Tuesday, April 7, 2015

29 Palms: Arrival

Getting off the bus at Camp Wilson in 29 Palms is like going to the kitchen and putting your head into the oven.  It’s that hot.  Immediately my nose shrank due to the lack of humidity.  This is the Mojave Desert where Patton practiced with his tanks before the war.  In many areas, supposedly off limits to everyone, is ordnance sticking out of the sand – some unexploded.  We had arrived from Ontario, California from Kansas City’s Hq. Co. 24th Marines for CAX78.  I remember going down Highway 62 into Yucca Valley aptly named and passing the exotic town of Joshua Tree.  I thought, “How bad could it be?” as we pulled in to the main base.  I’d been stationed at Ft. Hauchuca, Arizona for intelligence training two years before and that wasn’t so bad: There were patches of snow still in the mountains overlooking the desert in February.  There were no school dorms or barracks for us at 29 Palms.  Of course active duty types hate reservists so the Standard Operating Procedure is to immediately bus them to Camp Wilson which at that time was a tent city on the north side of the base.
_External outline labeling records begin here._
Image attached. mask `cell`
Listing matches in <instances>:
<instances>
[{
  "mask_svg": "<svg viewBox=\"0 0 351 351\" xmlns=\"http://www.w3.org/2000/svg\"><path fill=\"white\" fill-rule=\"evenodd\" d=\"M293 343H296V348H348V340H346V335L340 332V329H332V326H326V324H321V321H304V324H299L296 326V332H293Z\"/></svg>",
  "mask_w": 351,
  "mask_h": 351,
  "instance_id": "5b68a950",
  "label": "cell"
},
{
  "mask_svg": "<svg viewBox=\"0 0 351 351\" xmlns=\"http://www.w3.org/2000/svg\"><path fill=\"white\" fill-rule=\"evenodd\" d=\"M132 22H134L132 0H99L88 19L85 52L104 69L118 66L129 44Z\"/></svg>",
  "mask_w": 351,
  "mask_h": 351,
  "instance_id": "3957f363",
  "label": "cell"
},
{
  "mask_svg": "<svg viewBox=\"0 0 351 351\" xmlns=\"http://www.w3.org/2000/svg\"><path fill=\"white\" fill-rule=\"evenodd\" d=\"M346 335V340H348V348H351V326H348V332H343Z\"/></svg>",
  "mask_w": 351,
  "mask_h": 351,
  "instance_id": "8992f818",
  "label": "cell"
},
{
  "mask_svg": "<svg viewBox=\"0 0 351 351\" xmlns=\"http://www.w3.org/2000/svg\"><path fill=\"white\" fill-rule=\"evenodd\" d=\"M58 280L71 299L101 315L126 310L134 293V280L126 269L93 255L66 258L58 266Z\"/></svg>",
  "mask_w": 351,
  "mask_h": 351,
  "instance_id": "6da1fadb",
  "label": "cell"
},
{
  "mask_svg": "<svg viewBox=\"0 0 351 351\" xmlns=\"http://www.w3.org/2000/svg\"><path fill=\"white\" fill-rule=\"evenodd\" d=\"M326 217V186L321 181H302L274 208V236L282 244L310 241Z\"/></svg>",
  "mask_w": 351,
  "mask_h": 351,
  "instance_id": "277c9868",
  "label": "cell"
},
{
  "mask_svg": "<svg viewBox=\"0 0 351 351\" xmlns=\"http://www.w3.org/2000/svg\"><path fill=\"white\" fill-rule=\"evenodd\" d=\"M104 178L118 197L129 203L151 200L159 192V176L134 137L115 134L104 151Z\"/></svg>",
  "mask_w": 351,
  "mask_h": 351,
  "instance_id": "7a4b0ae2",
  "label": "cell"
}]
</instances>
I’ve recently heard on TV that the highest recorded temperature in the United States was 138 degrees in some desert.  In our tents one afternoon our corpsmen came out and measured the surface temperature (August) at 144 degrees.  It was so hot that a flock of Roadrunners that stumbled into our camp, lined up on the narrow shadow of a telephone pole.  The next photo is what it looks like during a sandstorm.  You hunker down and check the tent ropes.  Our floor was sand.  Nothing was pre-fab.  Cots were wooden because the metal ones always got too hot.  After a week someone hauled in a rubber water bladder for showers and it’s hard taking a shower in a wooden pallet.  Girls were being added to USMC combat units and they always showered first.  There was a lot of volunteering for shower tent guard duty all of a sudden.  Across from our tent was the Colonel’s big water bag hanging on a tripod.  One rebel among us soaked his cover in the sacred object before he starched it (the cover).  We bought our little ones at the Exchange.  They were canvas with a cork stopper and looked like a purse.

The last photo is dawn at 29 Palms shortly before another sand storm coming in from the East.  In the distance are the mountains above the valley where the exercise was going to take place.  Closer are the cement pads supporting water pipes for shaving and washing.   The little white shacks were used for another purpose.  I was always amazed at how long some Marines would stay in them to avoid a work detail (officers too).  The trick is to bring a big cigar.  Note the M-60 tank with its turret turned backwards moving north.  It was part of the positioning up the valleys for that particular battalion’s exercise the next day.  I really mean “all” the unit’s equipment including 155mm SP howitzers, jeeps, trucks, and even Bradleys that were new at the time.  Bradleys had little respect because they were lightly armored and were yet to be proven.  We had Israeli advisers.